Repeat the lines from the one containing "Which appears closer" to the one containing "which single one", including both of those lines, and reproduce them word for word.
#### DATA TO USE
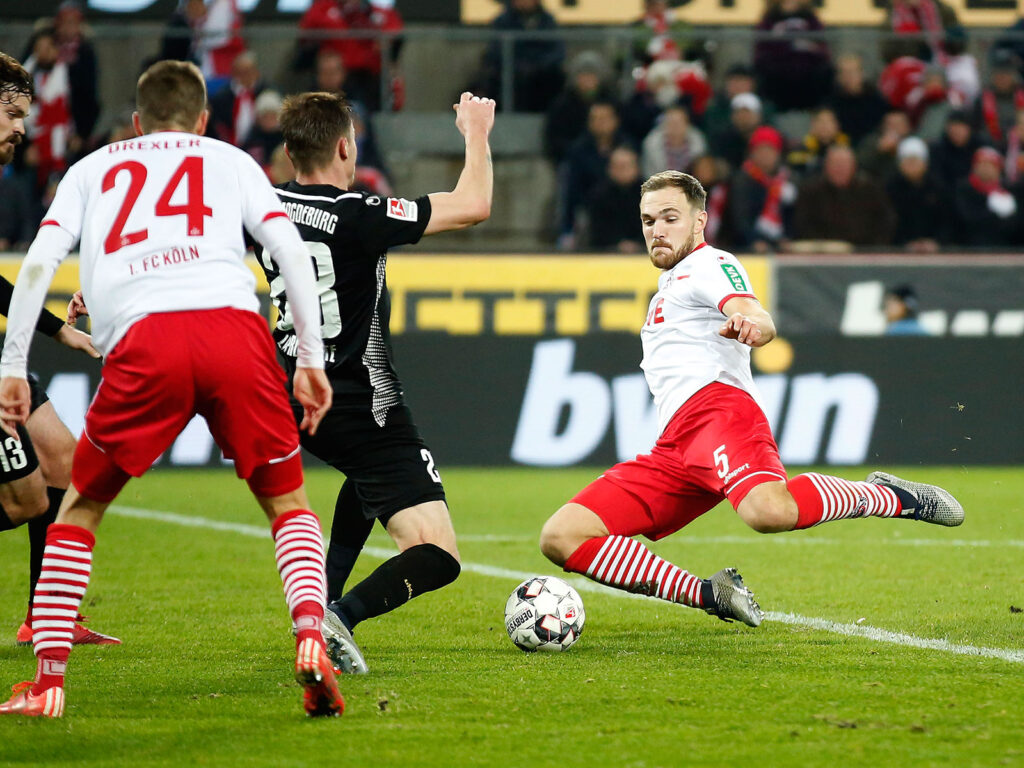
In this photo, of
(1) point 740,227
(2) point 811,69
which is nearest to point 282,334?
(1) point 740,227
########
#### DATA TO USE
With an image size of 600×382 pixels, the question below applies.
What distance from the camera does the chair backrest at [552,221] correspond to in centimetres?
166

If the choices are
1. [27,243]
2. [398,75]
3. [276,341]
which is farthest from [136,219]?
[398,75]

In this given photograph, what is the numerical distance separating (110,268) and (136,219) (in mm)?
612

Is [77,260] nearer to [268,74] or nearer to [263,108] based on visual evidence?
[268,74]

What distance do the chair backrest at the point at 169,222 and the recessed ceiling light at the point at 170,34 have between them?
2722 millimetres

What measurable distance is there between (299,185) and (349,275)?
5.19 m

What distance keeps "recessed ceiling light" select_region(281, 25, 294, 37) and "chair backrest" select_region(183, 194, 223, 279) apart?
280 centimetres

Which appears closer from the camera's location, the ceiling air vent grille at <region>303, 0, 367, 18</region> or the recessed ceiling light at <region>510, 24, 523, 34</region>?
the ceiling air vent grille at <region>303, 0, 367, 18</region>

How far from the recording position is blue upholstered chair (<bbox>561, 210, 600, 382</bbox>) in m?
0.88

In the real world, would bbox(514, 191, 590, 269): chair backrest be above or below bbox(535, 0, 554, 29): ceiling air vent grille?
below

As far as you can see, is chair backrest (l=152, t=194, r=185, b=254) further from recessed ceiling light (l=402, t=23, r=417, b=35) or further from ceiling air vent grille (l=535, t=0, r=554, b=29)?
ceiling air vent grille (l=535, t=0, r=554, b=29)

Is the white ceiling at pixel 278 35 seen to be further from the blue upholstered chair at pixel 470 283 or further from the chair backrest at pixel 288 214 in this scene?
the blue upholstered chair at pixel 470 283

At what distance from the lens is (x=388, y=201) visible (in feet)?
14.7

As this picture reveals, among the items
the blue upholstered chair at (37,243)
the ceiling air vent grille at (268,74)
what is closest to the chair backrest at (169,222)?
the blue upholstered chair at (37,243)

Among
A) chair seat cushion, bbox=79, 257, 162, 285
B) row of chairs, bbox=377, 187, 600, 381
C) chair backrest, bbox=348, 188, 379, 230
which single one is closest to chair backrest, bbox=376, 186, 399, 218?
########
SOLUTION TO THIS TASK:
Which appears closer from the camera's location, the ceiling air vent grille at <region>303, 0, 367, 18</region> or the recessed ceiling light at <region>510, 24, 523, 34</region>?
the ceiling air vent grille at <region>303, 0, 367, 18</region>

How far from the recording position is blue upholstered chair (<bbox>561, 210, 600, 382</bbox>) in m?
0.88

In the real world, would bbox(514, 191, 590, 269): chair backrest be above or below bbox(535, 0, 554, 29): ceiling air vent grille?
below

As far as you can see, is chair backrest (l=152, t=194, r=185, b=254) further from recessed ceiling light (l=402, t=23, r=417, b=35) or further from ceiling air vent grille (l=535, t=0, r=554, b=29)?
ceiling air vent grille (l=535, t=0, r=554, b=29)

Is the white ceiling at pixel 278 35 seen to be further from the blue upholstered chair at pixel 470 283 or further from the chair backrest at pixel 288 214 in this scene?
the blue upholstered chair at pixel 470 283

At what distance from the lens is (x=388, y=201) visible (in feet)?
14.7

As this picture reveals, among the items
the blue upholstered chair at (37,243)
the ceiling air vent grille at (268,74)
what is closest to the chair backrest at (169,222)?
the blue upholstered chair at (37,243)

Among
A) chair seat cushion, bbox=79, 257, 162, 285
B) row of chairs, bbox=377, 187, 600, 381
C) chair backrest, bbox=348, 188, 379, 230
which single one is closest to chair backrest, bbox=376, 186, 399, 218?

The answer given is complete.